## Exercise objective:
Every entry that follows should be written out again exactly.

### Data for analysis

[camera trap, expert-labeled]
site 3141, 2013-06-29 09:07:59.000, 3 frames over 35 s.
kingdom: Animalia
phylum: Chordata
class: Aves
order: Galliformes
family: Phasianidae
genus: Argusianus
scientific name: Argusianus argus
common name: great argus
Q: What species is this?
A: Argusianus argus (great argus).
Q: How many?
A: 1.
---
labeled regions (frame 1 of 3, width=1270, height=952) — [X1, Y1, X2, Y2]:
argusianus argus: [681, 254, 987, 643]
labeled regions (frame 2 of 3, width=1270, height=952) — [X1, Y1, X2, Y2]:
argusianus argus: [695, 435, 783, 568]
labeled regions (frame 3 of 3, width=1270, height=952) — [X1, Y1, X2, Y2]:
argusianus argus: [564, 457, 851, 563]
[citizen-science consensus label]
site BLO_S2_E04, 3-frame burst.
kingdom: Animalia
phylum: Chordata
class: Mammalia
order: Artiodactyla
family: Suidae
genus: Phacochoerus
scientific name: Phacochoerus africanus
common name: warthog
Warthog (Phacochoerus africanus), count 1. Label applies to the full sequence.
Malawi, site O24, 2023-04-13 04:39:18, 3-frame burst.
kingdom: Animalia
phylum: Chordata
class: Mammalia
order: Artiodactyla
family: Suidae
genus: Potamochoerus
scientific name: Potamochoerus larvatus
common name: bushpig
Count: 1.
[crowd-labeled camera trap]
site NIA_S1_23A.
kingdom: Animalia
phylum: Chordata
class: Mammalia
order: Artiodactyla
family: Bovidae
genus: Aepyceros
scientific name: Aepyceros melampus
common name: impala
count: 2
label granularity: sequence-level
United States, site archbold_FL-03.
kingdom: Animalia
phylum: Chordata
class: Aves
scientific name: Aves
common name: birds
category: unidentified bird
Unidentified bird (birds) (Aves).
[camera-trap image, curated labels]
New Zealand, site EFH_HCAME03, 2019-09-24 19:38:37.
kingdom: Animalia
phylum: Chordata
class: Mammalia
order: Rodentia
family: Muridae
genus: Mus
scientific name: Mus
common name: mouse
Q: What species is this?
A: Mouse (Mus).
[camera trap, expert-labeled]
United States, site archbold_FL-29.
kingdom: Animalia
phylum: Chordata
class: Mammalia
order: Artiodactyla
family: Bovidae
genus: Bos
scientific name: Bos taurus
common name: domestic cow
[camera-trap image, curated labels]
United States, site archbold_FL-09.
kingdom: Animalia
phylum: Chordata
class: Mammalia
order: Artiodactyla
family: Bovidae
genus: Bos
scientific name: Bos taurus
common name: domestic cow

######

## Output:
[camera trap, expert-labeled]
site 3141, 2013-06-29 09:07:59.000, 3 frames over 35 s.
kingdom: Animalia
phylum: Chordata
class: Aves
order: Galliformes
family: Phasianidae
genus: Argusianus
scientific name: Argusianus argus
common name: great argus
Q: What species is this?
A: Argusianus argus (great argus).
Q: How many?
A: 1.
---
labeled regions (frame 1 of 3, width=1270, height=952) — [X1, Y1, X2, Y2]:
argusianus argus: [681, 254, 987, 643]
labeled regions (frame 2 of 3, width=1270, height=952) — [X1, Y1, X2, Y2]:
argusianus argus: [695, 435, 783, 568]
labeled regions (frame 3 of 3, width=1270, height=952) — [X1, Y1, X2, Y2]:
argusianus argus: [564, 457, 851, 563]
[citizen-science consensus label]
site BLO_S2_E04, 3-frame burst.
kingdom: Animalia
phylum: Chordata
class: Mammalia
order: Artiodactyla
family: Suidae
genus: Phacochoerus
scientific name: Phacochoerus africanus
common name: warthog
Warthog (Phacochoerus africanus), count 1. Label applies to the full sequence.
Malawi, site O24, 2023-04-13 04:39:18, 3-frame burst.
kingdom: Animalia
phylum: Chordata
class: Mammalia
order: Artiodactyla
family: Suidae
genus: Potamochoerus
scientific name: Potamochoerus larvatus
common name: bushpig
Count: 1.
[crowd-labeled camera trap]
site NIA_S1_23A.
kingdom: Animalia
phylum: Chordata
class: Mammalia
order: Artiodactyla
family: Bovidae
genus: Aepyceros
scientific name: Aepyceros melampus
common name: impala
count: 2
label granularity: sequence-level
United States, site archbold_FL-03.
kingdom: Animalia
phylum: Chordata
class: Aves
scientific name: Aves
common name: birds
category: unidentified bird
Unidentified bird (birds) (Aves).
[camera-trap image, curated labels]
New Zealand, site EFH_HCAME03, 2019-09-24 19:38:37.
kingdom: Animalia
phylum: Chordata
class: Mammalia
order: Rodentia
family: Muridae
genus: Mus
scientific name: Mus
common name: mouse
Q: What species is this?
A: Mouse (Mus).
[camera trap, expert-labeled]
United States, site archbold_FL-29.
kingdom: Animalia
phylum: Chordata
class: Mammalia
order: Artiodactyla
family: Bovidae
genus: Bos
scientific name: Bos taurus
common name: domestic cow
[camera-trap image, curated labels]
United States, site archbold_FL-09.
kingdom: Animalia
phylum: Chordata
class: Mammalia
order: Artiodactyla
family: Bovidae
genus: Bos
scientific name: Bos taurus
common name: domestic cow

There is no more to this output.